Alacakaranlık bölgesi, bu bölgeler arasında bilim insanlarının en çok dikkatini çeken kısım çünkü henüz bölgede yaşayan canlılar ve ekosistemin geneli hakkında öğrenecek çok şeyimiz var. Bilinen bir bilgi ise oldukça dikkat çekici.
Suyun altındaki bu 800 metre boyunca derine doğru devam eden bölgede yaşayan canlıların bir kısmı beslenmek için her gece yüzlerce metre yukarı yüzüp yüzeye çıkıyor. Ardından da okyanusun derinliklerindeki yuvalarına geri dönüyorlar. Her gece gerçekleşen ve belki de milyonlarca canlının uyguladığı bu ‘ritüel’ bilim insanlarınca dünyanın en büyük göçü olarak anılıyor.
Okyanusların içinde nehirler, şelaleler, göller var…
Kulağa ne kadar garip gelse de, okyanusların içinde akan nehirler, şelaleler ve oluşmuş ‘göller’ var. Bu etkileyici yapıların oluşmasında etkili olan şey ise okyanus suyunda meydana gelen farklı tuzluluk ve yoğunluk oranları ile suyun ısısının farklılaşması.
Gezegenin en derin çukuru olan Mariana Çukuru, Büyük Okyanus’ta bulunuyor
Mariana Çukuru, Dünya’nın bilinen en derin noktası. Yaklaşık olarak 11 bin metre derinliğinde olan çukur o kadar derin ki, içine gezegenimizin deniz seviyesi üzerindeki en yüksek dağı olan Everest’ten neredeyse 1,5 tane sığabilir.
Suyun altında 11 bin metre boyunca derine inen bu ürkütücü çukura ilk olarak 23 Ocak 1960’ta ABD Donanması’ndan Teğmen Donald Walsh ve İsviçreli bilim insanı Jacques Piccard inmişti. Bunun ardından gelen ilk dalış, 2012 yılında ünlü yönetmen James Cameron tarafından gerçekleştirildi. Son olarak da 2019 yılında Victor Vescovo bir dalış gerçekleştirdi. Bu dalışta, 11 bin kilometre derinde bulunan plastik atıklar, o dönemde bolca tartışma yaratmıştı.

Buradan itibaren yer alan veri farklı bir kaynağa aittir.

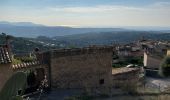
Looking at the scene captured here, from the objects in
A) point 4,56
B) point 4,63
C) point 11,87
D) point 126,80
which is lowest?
point 126,80

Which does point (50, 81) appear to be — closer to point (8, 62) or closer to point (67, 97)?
point (67, 97)

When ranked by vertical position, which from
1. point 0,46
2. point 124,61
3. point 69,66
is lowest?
point 124,61

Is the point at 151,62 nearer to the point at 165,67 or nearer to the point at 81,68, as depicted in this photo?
the point at 165,67

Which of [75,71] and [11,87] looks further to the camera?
[75,71]

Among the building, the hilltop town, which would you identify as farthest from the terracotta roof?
the building

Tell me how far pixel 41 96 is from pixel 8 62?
4.68 meters

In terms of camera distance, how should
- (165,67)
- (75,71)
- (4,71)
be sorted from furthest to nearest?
(165,67), (75,71), (4,71)

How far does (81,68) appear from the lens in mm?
22375

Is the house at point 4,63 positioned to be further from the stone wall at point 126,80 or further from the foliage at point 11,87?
the foliage at point 11,87

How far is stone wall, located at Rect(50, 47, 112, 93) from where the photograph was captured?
21203 mm

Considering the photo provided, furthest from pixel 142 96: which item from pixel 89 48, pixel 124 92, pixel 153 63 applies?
pixel 153 63

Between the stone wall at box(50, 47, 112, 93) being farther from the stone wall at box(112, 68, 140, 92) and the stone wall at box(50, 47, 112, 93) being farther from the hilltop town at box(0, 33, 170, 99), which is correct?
the stone wall at box(112, 68, 140, 92)

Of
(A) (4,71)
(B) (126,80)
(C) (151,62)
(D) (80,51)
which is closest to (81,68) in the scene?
(D) (80,51)

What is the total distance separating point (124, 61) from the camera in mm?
49094
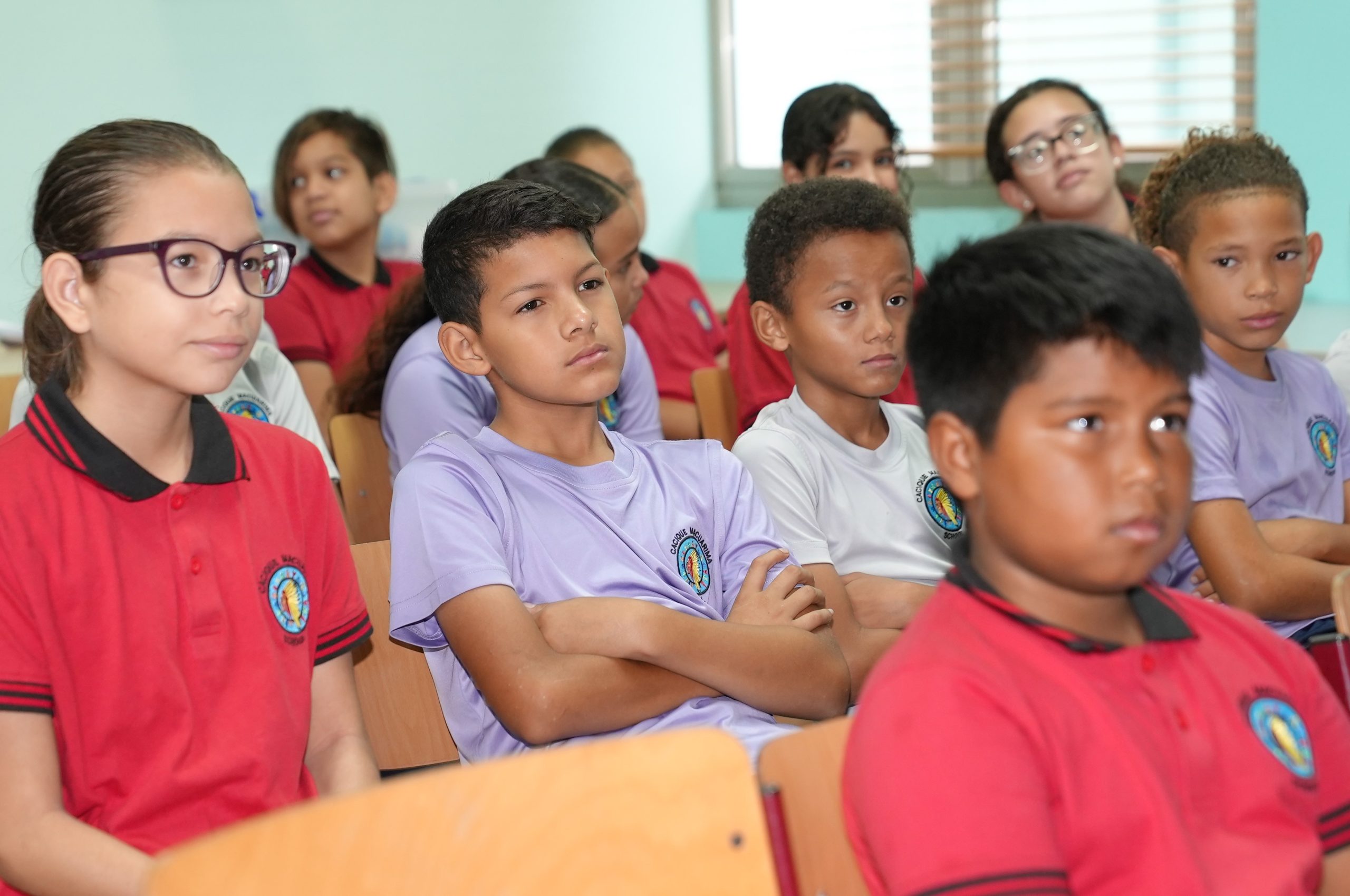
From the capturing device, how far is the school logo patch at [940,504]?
1989mm

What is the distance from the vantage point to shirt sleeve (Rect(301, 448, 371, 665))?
154 centimetres

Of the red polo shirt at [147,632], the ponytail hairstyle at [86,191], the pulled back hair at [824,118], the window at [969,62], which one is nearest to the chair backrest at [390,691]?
the red polo shirt at [147,632]

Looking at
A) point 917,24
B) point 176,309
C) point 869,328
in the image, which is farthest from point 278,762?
point 917,24

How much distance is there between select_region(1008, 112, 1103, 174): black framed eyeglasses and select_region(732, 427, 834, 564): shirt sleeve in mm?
1734

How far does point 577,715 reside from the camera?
4.91 feet

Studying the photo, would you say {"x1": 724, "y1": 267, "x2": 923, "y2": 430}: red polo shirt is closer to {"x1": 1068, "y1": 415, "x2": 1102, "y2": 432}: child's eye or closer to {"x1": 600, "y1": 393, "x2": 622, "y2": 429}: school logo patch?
{"x1": 600, "y1": 393, "x2": 622, "y2": 429}: school logo patch

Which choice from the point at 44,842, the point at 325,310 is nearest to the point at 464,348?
the point at 44,842

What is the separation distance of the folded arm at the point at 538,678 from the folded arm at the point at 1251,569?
876 mm

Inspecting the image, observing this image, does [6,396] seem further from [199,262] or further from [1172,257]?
[1172,257]

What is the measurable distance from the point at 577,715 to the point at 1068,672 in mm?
647

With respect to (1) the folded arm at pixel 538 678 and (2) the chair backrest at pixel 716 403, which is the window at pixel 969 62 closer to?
(2) the chair backrest at pixel 716 403

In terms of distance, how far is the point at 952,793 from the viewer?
932 millimetres

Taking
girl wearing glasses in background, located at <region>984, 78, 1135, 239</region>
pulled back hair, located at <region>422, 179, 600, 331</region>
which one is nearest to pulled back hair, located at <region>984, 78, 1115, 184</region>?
girl wearing glasses in background, located at <region>984, 78, 1135, 239</region>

Dünyanın en izole ve karadan uzak noktası ‘Point Nemo’ aynı zamanda okyanusun ortasında bir ‘uzay çöplüğü’
Dünya üzerinde bir nokta düşünün ki, karadan ve insanlıklar binlerce kilometre uzakta, tamamen izole olsun. Hatta öyle ki ona en yakın sayılabilecek insanlar uzayda olsun…
Böyle bir nokta var ve ‘Point Nemo’ olarak biliniyor. En yakın kara şeridinden yaklaşık 1600 kilometre uzakta olan Point Nemo’ya en yakın yerleşim yeri ise 2700 kilometre uzakta. Öyle ki dünyanın etrafında yaklaşık 415 kilometre yükseklikte bir yörüngede dönen Uluslararası Uzay İstasyonu’ndaki astronotlar, bölgeye dönem dönem en çok yaklaşabilen insanlar oluyor.

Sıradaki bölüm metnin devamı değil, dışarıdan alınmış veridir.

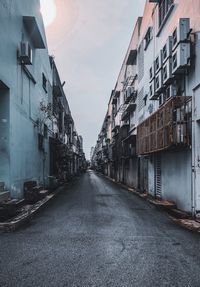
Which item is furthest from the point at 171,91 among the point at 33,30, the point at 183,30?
the point at 33,30

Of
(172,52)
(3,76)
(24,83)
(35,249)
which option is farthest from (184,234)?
(24,83)

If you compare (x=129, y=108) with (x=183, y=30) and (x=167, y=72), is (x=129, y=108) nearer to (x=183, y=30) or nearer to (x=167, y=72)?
(x=167, y=72)

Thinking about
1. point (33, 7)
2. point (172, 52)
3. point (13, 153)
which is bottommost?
point (13, 153)

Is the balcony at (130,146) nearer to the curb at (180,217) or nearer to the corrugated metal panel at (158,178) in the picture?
the corrugated metal panel at (158,178)

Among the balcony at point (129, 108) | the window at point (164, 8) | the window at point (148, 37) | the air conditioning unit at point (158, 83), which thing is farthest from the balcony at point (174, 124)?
the balcony at point (129, 108)

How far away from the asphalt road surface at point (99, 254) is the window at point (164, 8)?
9.10 metres

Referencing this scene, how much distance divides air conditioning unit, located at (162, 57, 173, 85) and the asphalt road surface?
5.23 m

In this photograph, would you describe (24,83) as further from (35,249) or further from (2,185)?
(35,249)

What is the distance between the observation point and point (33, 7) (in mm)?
16922

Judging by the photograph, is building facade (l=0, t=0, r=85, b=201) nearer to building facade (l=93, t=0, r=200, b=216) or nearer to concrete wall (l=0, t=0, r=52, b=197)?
concrete wall (l=0, t=0, r=52, b=197)

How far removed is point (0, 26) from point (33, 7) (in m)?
6.38

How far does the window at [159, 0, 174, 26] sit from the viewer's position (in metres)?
14.7

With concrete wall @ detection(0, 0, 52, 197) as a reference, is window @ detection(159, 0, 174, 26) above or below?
above

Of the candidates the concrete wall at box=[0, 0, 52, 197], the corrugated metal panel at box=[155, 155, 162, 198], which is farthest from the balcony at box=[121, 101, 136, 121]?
the concrete wall at box=[0, 0, 52, 197]
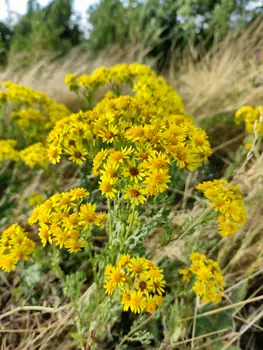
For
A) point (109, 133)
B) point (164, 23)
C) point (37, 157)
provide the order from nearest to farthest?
1. point (109, 133)
2. point (37, 157)
3. point (164, 23)

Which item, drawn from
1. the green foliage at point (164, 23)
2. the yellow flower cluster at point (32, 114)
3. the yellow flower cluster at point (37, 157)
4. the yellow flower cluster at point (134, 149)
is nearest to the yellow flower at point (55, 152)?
the yellow flower cluster at point (134, 149)

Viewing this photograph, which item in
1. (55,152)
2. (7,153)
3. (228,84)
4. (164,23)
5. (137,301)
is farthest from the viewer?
(164,23)

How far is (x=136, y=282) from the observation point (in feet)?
3.39

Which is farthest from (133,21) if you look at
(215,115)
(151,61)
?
(215,115)

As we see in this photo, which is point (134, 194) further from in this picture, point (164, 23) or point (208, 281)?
point (164, 23)

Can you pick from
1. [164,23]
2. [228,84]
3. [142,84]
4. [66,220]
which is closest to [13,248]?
[66,220]

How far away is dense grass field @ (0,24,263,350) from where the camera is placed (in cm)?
106

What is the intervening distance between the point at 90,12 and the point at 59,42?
97 centimetres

Fakat bu insandan yüzlerce kilometre uzaktaki ‘dünyanın en izole noktasını’ bile bir tür çöplüğe dönüştürmeyi başarmışız. Aynı zamanda ‘uzay aracı mezarlığı‘ olarak da bilinen bu bölgeye ömrü dolan uzay araçları, uydular ve diğer uzay ‘çöpleri’ bu bölgeye atılıyor.
BONUS: Okyanuslar, her sene yaklaşık 8 milyon ton yeni plastik atığa ev sahipliği yapıyor…
Ne yazık ki okyanuslar büyük bir hızla ve geri dönüşü olmayan bir şekilde devasa birer plastik çöplüğüne dönüşüyor. Her yıl ortalama 8 milyon ton plastik atık daha okyanuslara atılıyor. Bu atıklar okyanusların ekolojik yapısını alt üst ediyor, dev çöp adaları oluşturarak canlı yaşamını adeta yok ediyor.
Ne yazık ki insanlık olarak pek çok konuda olduğu gibi bu konuda da kendi sonumuzu hazırlamaya ısrar ediyor ve plastik kullanımına devam ediyoruz. Gelecekte okyanuslarda canlı yaşamı kalmadığında başımıza gelebileceklere dair senaryoları ise bu yazıdaki bilgilerden yola çıkarak hayal gücünüze bırakıyoruz….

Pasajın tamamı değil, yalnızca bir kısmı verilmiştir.